Versions are managed in thoth/__about__.py:

__version__ = "1.2.3"

Release Checklist

  1. Update version number in __about__.py

  2. Update CHANGELOG.md with new features and fixes

  3. Run full test suite: pytest

  4. Check code quality: Run all linting tools

  5. Build documentation: Ensure docs build without errors

  6. Create release commit: git commit -m "chore: release v1.2.3"

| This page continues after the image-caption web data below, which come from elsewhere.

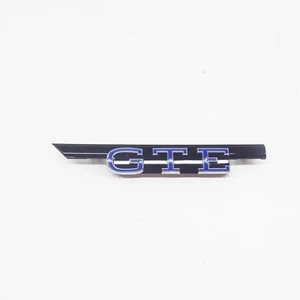 NEW VW GOLF MK8 RADIATOR GRILLE 'GTE' INSCRIPTION 5H0853679NAFM - Picture 1 of 9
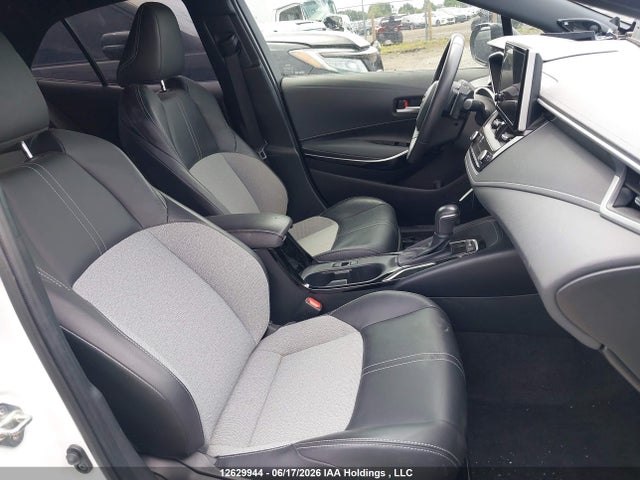 JTNK4MBEXP3207786 Toyota Corolla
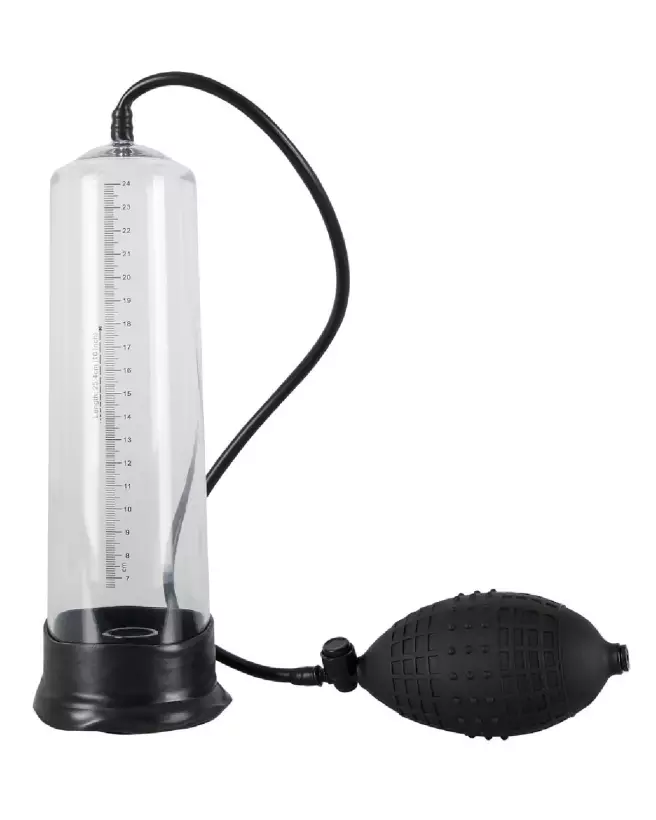 Image de la Pompe à Pénis Mister Boner Power Pump pour performance et endurance optimales-3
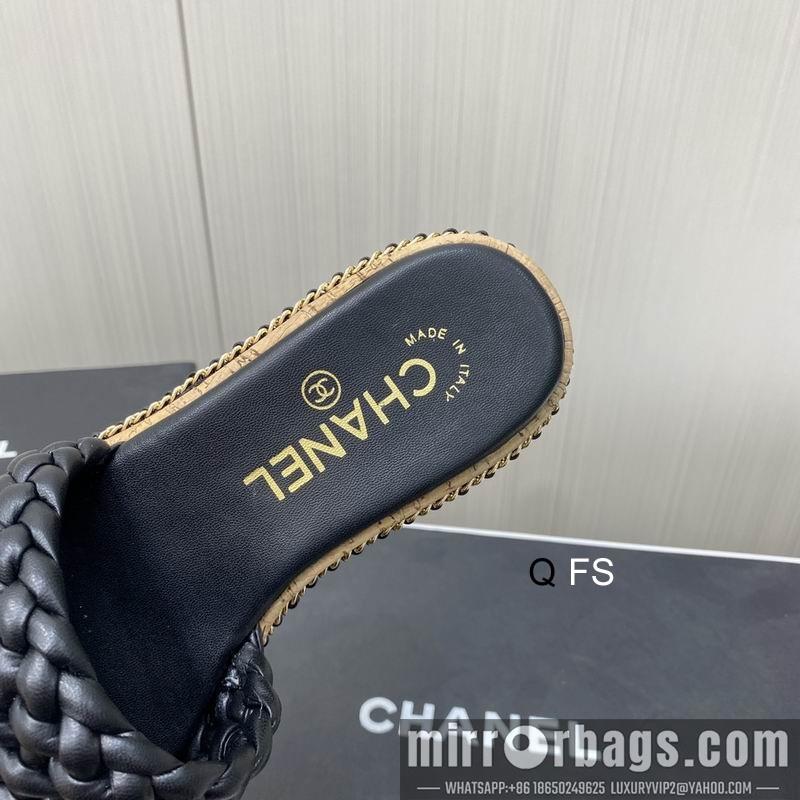 Chanel Shoes sz35-40 FS0323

  7. Tag release: git tag v1.2.3

  8. Push to GitHub: git push origin main --tags

  9. Build and publish: GitHub Actions will handle PyPI publication

Semantic Versioning

We follow Semantic Versioning:

  • MAJOR (1.0.0): Breaking changes

  • MINOR (0.1.0): New features, backward compatible

  • PATCH (0.0.1): Bug fixes, backward compatible

Troubleshooting

Common Issues

Import Errors

# Reinstall in development mode
pip install -e ".[dev]"

Test Failures

# Run tests with verbose output
pytest -v

# Run specific failing test
pytest tests/test_specific.py::test_failing_function -v

Type Checking Errors

# Run mypy on specific file
mypy thoth/utils/text.py

# Ignore specific error (use sparingly)
# type: ignore[error-code]

Code Formatting Issues

# Auto-format code
black thoth/ tests/
ruff check --fix thoth/ tests/

# Check what would change without applying
black --check thoth/ tests/
ruff check thoth/ tests/

Getting Help

Development Environment Debugging

VS Code Configuration

Create .vscode/settings.json:

{
    "python.defaultInterpreterPath": "./venv/bin/python",
    "python.linting.enabled": true,
    "ruff.lint.enable": true,
    "python.linting.mypyEnabled": true,
    "python.formatting.provider": "black",
    "python.sortImports.args": ["--profile", "black"],
    "editor.formatOnSave": true,
    "editor.codeActionsOnSave": {
        "source.organizeImports": true
    }
}

Pre-commit Hooks

Install pre-commit hooks to automatically check code before commits:

pip install pre-commit
pre-commit install

Create .pre-commit-config.yaml:

repos:
  - repo: https://github.com/psf/black
    rev: 22.3.0
    hooks:
      - id: black

  - repo: https://github.com/pycqa/isort
    rev: 5.10.1
    hooks:
      - id: isort

  - repo: https://github.com/pycqa/flake8
    rev: 4.0.1
    hooks:
      - id: flake8

  - repo: https://github.com/pre-commit/mirrors-mypy
    rev: v0.950
    hooks:
      - id: mypy

This development guide should provide everything needed to contribute effectively to the Thoth project. Happy coding!